GATSBY COMPUTATIONAL NEUROSCIENCE UNIT
UCL Logo

 

 

The KL-UCB Algorithm for Bounded Stochastic Bandits and Beyond

 

 

Olivier Cappe

Telecom ParisTech & CNRS, Paris

 

 

The KL-UCB Algorithm for Bounded Stochastic Bandits and Beyond

 

In this joint work with Aurélien Garivier, we present a finite-time analysis of the KL-UCB algorithm, an online, horizon-free index policy for stochastic bandit problems.

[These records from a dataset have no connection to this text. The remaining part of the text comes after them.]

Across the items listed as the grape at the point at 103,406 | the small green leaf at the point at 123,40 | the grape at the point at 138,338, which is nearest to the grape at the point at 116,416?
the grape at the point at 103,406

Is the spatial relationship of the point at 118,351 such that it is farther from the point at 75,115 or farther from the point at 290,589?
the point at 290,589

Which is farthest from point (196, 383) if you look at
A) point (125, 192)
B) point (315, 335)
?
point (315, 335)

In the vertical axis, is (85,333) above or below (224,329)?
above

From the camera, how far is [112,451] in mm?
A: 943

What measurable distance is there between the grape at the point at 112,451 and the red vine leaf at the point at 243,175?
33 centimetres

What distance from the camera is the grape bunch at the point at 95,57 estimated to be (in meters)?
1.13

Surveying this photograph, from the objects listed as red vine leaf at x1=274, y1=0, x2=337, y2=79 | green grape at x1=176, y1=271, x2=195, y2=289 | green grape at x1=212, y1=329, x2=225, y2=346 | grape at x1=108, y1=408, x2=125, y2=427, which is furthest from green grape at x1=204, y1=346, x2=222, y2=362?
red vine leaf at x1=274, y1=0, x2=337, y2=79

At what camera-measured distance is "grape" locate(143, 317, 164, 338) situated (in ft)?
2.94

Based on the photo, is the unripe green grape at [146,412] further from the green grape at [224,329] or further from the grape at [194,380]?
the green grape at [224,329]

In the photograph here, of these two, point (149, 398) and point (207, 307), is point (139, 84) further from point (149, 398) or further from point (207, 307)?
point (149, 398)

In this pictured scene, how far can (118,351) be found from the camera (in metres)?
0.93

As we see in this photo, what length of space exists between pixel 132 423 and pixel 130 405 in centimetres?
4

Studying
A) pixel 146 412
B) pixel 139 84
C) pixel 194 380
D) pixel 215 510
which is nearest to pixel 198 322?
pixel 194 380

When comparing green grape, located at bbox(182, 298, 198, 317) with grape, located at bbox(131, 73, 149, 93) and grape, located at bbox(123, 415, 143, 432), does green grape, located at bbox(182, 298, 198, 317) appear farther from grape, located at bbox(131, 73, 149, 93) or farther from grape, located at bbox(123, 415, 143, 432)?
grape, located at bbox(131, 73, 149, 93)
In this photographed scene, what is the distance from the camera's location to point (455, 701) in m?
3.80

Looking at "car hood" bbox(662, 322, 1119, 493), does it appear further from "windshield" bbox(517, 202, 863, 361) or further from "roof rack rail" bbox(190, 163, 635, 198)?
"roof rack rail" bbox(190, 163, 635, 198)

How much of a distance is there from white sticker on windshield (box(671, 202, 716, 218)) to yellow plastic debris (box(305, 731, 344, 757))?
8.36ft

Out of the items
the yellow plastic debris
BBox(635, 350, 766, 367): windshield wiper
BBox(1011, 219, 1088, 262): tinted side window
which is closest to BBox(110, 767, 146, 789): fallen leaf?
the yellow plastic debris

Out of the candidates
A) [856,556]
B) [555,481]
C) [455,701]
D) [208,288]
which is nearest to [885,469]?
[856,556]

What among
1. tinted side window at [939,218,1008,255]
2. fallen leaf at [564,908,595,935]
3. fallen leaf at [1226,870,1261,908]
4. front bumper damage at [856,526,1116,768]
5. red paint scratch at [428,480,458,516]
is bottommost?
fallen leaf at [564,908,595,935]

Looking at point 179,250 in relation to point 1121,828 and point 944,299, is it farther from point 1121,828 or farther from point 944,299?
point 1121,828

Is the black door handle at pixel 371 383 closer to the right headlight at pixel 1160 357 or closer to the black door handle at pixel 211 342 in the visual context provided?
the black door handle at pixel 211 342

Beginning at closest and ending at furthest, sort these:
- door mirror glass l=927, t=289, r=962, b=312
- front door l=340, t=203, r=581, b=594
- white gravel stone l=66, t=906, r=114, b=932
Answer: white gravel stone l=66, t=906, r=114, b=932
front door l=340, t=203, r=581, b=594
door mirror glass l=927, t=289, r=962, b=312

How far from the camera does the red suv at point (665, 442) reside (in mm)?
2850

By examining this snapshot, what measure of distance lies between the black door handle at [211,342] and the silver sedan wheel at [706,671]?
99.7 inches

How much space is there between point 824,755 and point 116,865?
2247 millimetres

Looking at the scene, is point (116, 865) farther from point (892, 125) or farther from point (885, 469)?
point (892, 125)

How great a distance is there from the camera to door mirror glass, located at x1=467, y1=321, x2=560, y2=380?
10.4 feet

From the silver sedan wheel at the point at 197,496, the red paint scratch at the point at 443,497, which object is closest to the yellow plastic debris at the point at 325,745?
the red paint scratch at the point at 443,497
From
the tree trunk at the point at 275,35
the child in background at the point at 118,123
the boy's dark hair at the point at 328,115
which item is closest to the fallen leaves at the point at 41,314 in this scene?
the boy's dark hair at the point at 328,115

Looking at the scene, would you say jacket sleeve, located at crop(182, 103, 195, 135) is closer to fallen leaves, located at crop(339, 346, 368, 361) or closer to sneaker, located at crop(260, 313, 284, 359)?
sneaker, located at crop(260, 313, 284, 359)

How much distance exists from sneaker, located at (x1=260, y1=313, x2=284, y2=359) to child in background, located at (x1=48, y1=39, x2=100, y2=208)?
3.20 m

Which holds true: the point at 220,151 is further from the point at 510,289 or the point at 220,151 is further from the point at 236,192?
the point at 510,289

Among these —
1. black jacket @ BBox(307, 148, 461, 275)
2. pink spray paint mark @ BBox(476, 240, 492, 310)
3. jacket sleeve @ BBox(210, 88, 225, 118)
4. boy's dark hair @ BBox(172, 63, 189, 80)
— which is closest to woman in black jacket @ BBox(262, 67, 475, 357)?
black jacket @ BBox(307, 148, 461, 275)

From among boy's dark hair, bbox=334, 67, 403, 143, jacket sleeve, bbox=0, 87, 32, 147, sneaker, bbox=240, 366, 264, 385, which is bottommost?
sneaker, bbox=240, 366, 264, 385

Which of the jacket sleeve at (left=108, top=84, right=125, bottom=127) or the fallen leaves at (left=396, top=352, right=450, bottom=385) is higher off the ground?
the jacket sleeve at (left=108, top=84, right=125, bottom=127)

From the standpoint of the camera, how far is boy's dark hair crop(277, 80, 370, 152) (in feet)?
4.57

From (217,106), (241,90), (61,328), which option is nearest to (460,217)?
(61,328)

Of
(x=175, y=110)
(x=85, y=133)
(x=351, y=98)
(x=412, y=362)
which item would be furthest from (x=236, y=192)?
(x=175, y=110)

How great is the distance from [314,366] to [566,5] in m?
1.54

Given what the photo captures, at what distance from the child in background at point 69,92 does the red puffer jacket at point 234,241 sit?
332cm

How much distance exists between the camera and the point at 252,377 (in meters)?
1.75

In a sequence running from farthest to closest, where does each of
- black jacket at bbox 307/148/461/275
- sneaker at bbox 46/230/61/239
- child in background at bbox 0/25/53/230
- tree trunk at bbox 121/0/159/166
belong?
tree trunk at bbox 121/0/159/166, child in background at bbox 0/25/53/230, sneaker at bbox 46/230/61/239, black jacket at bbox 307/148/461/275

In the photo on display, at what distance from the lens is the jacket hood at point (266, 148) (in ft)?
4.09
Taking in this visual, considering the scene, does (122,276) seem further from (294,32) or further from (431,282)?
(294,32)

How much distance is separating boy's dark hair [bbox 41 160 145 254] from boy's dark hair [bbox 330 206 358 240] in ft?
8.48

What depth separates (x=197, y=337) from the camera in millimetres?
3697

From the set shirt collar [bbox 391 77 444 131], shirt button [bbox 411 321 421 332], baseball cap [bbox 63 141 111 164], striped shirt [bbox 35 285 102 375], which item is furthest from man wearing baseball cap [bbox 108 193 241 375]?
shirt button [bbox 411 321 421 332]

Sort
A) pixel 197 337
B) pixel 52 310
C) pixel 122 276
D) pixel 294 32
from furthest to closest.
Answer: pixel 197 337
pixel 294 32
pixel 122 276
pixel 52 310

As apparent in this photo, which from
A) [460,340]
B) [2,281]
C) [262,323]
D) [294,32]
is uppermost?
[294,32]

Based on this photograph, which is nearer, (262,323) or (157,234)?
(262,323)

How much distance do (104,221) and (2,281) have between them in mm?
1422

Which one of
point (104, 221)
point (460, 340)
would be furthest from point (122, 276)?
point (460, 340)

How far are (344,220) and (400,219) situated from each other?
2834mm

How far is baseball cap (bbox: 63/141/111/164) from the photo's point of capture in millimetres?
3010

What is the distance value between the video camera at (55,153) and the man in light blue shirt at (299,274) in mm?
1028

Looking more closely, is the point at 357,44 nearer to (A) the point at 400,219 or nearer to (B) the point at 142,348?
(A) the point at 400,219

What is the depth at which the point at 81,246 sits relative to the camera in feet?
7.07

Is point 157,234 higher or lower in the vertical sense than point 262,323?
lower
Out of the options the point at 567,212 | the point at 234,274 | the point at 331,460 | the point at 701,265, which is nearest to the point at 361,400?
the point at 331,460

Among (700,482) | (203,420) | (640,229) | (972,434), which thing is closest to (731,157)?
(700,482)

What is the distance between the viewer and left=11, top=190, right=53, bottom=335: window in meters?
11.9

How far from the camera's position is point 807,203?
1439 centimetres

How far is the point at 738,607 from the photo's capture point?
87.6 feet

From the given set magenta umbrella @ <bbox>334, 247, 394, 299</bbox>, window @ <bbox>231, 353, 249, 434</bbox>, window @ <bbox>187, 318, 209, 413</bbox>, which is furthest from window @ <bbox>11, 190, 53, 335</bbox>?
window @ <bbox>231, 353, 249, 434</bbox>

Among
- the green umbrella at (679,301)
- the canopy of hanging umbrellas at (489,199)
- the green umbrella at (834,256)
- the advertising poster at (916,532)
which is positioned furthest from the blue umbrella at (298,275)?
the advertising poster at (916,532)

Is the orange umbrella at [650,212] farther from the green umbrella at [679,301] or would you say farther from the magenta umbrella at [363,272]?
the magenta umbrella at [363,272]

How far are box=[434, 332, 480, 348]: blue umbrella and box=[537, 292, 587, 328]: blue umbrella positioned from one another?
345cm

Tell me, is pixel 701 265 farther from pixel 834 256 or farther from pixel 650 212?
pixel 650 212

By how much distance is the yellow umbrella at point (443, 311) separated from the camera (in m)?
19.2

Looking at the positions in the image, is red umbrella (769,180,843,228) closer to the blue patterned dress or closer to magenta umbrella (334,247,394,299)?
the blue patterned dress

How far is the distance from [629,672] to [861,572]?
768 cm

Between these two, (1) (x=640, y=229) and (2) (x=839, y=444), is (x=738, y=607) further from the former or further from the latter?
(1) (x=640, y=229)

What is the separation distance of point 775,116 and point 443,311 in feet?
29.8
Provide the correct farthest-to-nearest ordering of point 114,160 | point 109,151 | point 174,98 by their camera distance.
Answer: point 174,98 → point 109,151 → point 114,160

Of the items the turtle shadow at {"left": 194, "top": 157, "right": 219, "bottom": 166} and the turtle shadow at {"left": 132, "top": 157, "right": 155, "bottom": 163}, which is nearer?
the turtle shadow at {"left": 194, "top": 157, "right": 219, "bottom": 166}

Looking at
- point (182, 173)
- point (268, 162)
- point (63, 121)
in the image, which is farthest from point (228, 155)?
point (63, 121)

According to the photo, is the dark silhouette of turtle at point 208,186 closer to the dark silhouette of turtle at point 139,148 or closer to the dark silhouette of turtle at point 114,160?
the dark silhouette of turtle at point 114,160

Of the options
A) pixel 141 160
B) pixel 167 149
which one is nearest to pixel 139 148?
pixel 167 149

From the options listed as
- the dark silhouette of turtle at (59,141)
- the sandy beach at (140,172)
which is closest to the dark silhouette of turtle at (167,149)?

Two distinct results are discussed: first, for arbitrary bounded rewards, KL-UCB satisfies a uniformly better regret bound than the well-known UCB algorithm; second, in the particular case of Bernoulli rewards, it reaches the lower bound of Lai and Robbins.

 

A numerical study comparing KL-UCB with its main competitors (UCB, UCB2, UCB-Tuned, UCB-V, DMED) confirms that KL-UCB is remarkably efficient and stable, including for short time horizons. KL-UCB is also the only method that always performs better than the basic UCB policy.

 

Finally, we show how direct adaptations of the KL-UCB algorithm are also optimal for specific classes of (possibly unbounded) rewards, including those generated from exponential families of distributions.